Rewrite the lines below, from the one containing "In this picture, which of" through the end, inclusive, changing each "farthest" to "most distant" and leaving everything else as it is.

Given records ::
________

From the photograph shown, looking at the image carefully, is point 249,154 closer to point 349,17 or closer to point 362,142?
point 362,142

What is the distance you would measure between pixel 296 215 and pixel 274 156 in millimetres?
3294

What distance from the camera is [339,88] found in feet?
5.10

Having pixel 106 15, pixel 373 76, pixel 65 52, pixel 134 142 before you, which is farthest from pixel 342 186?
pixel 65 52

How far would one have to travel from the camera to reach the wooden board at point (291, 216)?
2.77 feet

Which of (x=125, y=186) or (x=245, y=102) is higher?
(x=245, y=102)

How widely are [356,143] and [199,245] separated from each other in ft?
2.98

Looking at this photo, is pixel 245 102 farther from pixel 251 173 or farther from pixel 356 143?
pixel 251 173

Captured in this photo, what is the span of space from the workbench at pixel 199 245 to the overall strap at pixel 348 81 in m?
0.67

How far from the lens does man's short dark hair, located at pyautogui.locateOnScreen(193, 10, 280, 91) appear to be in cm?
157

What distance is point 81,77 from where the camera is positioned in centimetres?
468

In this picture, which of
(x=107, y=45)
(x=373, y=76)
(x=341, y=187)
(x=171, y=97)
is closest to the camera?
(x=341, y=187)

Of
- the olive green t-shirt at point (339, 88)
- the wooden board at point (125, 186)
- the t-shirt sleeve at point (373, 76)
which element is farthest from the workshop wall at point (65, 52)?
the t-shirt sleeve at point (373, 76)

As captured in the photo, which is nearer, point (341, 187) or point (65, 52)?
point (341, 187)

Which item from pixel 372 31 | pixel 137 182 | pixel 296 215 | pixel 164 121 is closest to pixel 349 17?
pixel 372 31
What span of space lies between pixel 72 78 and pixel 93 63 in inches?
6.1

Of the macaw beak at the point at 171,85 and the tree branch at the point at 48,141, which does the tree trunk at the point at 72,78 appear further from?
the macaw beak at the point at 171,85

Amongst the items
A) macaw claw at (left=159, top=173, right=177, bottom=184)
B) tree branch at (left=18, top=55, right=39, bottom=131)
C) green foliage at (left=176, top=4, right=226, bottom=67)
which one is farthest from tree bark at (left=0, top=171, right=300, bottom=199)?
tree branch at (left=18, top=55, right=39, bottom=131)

________

Finished answer ::
In this picture, which of
(x=107, y=45)
(x=373, y=76)
(x=341, y=187)
(x=171, y=97)
is closest to the camera?
(x=341, y=187)

Of
- the olive green t-shirt at point (339, 88)
- the wooden board at point (125, 186)
- the t-shirt sleeve at point (373, 76)
which element is most distant from the workshop wall at point (65, 52)?
the t-shirt sleeve at point (373, 76)

As captured in the photo, which is nearer, point (341, 187) or point (65, 52)?
point (341, 187)

Which item from pixel 372 31 | pixel 137 182 | pixel 296 215 | pixel 164 121 is closest to pixel 349 17?
pixel 372 31
What span of space lies between pixel 72 78 and pixel 93 63 in inches?
6.1

Of the macaw beak at the point at 171,85 and the tree branch at the point at 48,141, which does the tree trunk at the point at 72,78 appear further from?
the macaw beak at the point at 171,85

Amongst the items
A) macaw claw at (left=159, top=173, right=177, bottom=184)
B) tree branch at (left=18, top=55, right=39, bottom=131)
C) green foliage at (left=176, top=4, right=226, bottom=67)
which one is most distant from tree bark at (left=0, top=171, right=300, bottom=199)?
tree branch at (left=18, top=55, right=39, bottom=131)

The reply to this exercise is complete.